Your website introduces you to the world, but also the world to you.

We all understand the benefit of having a great website. With it, you can introduce your products or services to your potential customers, wow them with pages that pop, basically show them what you've got.

But this is really just the beginning. Websites can also be smart, and they can tell you a lot about your audience. All websites come with logs that tell you something about the activity that happens on your site, like what are the most popular pages, how are people getting to your site, e.g., from which search engines, and from what countries.

These are definitely useful, but how can you delve in even deeper, to see how people are using your site in particular, how they are navigating through your pages, where they start, where they end, and what they are really looking for.

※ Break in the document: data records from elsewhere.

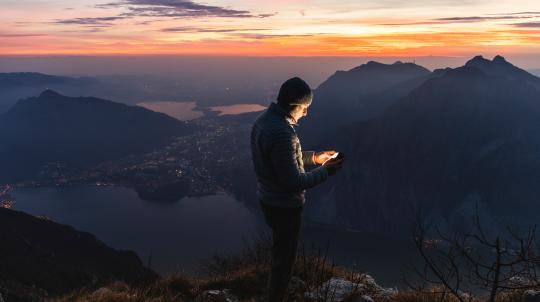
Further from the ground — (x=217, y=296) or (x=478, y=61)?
(x=478, y=61)

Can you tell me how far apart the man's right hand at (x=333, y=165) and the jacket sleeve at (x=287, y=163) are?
39 cm

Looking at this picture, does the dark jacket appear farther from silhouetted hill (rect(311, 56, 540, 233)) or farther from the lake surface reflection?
silhouetted hill (rect(311, 56, 540, 233))

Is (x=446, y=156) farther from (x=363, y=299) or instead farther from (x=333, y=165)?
(x=333, y=165)

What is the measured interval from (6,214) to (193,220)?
5990 cm

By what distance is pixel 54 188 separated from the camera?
171 metres

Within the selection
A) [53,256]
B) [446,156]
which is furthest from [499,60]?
[53,256]

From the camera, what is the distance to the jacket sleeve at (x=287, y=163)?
4.37 m

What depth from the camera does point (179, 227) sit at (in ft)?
358

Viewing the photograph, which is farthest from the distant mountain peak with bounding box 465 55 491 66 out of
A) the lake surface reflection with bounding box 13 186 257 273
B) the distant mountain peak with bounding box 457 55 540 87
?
the lake surface reflection with bounding box 13 186 257 273

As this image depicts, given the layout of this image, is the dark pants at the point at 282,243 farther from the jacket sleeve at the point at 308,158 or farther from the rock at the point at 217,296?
the rock at the point at 217,296

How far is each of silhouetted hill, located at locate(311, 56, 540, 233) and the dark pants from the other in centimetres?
12962

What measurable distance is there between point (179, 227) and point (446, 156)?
94.7m

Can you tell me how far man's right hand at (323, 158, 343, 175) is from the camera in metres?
4.76

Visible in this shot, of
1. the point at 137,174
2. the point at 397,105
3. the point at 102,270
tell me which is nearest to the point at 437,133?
the point at 397,105
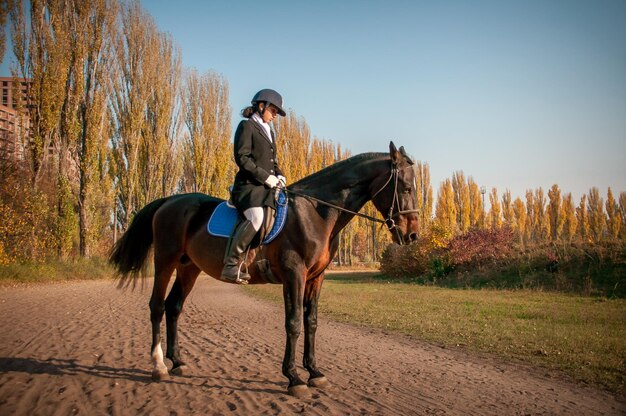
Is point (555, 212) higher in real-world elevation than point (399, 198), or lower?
higher

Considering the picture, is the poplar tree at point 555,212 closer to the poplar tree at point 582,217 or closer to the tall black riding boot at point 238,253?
the poplar tree at point 582,217

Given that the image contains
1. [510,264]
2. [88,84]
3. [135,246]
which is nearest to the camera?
[135,246]

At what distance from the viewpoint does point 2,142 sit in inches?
778

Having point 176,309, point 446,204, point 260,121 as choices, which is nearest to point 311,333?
point 176,309

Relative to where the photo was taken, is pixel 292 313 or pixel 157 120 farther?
pixel 157 120

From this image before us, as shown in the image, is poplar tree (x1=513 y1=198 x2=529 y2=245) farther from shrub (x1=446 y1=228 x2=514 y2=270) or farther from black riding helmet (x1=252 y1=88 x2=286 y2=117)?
black riding helmet (x1=252 y1=88 x2=286 y2=117)

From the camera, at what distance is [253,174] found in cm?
491

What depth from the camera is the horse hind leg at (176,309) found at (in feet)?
17.6

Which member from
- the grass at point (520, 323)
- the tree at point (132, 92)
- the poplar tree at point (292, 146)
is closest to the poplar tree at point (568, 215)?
the poplar tree at point (292, 146)

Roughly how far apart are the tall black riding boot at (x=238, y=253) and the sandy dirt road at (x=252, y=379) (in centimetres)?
127

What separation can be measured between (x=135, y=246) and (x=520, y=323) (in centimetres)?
845

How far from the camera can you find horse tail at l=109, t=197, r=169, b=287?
6.34 m

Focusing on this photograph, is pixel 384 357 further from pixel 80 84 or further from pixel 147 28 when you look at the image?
pixel 147 28

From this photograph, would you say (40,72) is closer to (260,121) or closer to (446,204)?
(260,121)
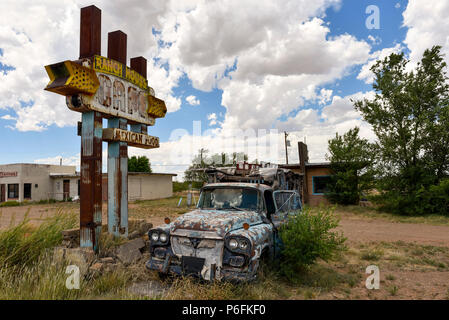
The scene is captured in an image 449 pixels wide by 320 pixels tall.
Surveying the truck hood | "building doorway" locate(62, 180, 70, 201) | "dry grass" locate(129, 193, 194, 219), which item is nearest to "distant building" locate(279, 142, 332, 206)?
"dry grass" locate(129, 193, 194, 219)

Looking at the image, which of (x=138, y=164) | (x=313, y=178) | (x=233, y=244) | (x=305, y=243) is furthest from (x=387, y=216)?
(x=138, y=164)

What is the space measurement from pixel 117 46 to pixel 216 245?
5.51m

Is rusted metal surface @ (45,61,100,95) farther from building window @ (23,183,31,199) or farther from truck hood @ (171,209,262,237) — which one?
building window @ (23,183,31,199)

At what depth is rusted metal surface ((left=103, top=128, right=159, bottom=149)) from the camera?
265 inches

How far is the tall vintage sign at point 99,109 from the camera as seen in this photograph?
599cm

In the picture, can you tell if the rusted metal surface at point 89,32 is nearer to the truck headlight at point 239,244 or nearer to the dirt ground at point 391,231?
the dirt ground at point 391,231

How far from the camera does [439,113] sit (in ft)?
53.0

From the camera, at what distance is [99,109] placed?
6.40 m

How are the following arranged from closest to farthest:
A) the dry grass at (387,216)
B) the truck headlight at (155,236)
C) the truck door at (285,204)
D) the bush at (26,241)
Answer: the bush at (26,241)
the truck headlight at (155,236)
the truck door at (285,204)
the dry grass at (387,216)

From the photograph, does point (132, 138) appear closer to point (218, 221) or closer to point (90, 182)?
point (90, 182)

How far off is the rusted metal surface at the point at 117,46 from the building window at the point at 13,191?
28.1m

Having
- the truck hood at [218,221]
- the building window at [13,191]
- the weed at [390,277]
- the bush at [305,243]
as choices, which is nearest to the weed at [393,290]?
the weed at [390,277]

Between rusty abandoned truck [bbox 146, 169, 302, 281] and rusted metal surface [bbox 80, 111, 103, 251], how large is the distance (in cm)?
160
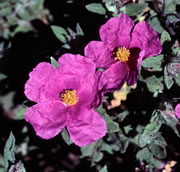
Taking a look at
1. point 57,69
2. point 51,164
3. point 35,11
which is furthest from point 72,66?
point 51,164

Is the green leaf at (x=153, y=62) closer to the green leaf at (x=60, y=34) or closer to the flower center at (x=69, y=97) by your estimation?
the flower center at (x=69, y=97)

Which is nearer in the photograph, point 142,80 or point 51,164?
point 142,80

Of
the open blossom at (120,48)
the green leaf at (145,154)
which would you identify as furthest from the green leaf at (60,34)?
the green leaf at (145,154)

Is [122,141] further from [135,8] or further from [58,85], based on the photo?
[135,8]

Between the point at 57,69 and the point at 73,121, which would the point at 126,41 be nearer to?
the point at 57,69

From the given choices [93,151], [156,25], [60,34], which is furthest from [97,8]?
[93,151]

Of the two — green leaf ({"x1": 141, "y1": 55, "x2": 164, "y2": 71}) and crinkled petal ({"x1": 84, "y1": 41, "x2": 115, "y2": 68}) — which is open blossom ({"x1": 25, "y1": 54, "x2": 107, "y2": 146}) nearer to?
crinkled petal ({"x1": 84, "y1": 41, "x2": 115, "y2": 68})

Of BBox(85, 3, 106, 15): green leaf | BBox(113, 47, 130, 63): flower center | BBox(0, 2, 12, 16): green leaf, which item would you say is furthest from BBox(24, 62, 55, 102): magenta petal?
BBox(0, 2, 12, 16): green leaf
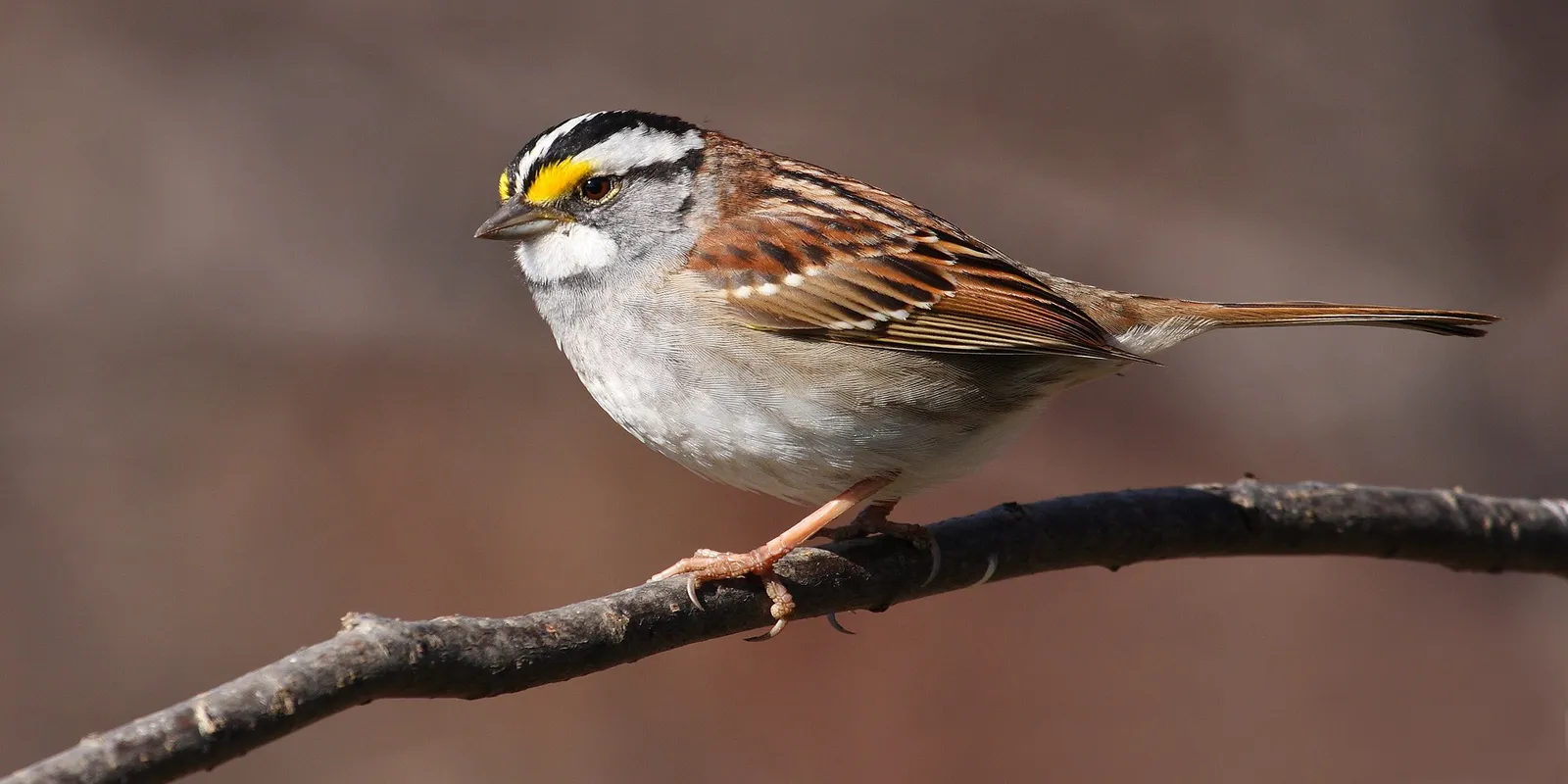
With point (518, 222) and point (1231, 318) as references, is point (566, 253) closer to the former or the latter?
point (518, 222)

A transactional process on your site is very helpful, because this is where data is captured. What is a transaction? It can be anything that requests something more from your visitor, like a contact form, a search bar, and best of all, a purchase.

For example, if you could set up a search function on your site, and capture search terms, users, times of day, referring pages, and so on, you can get a good idea about what a particular user is wanting from your site. Each session can be a little story, and this gives you insight into your user base.

When we implemented the MaggieMudd e-commerce solution, we developed a particular functionality that tracked users from Facebook and Twitter updates, through the site, to a final transaction. The order management system would indicate a "Click Stream" which would describe the path the user traveled on their way to buying something. That is what you call insight. Designers and developers who are interested in user interaction would kill for this information.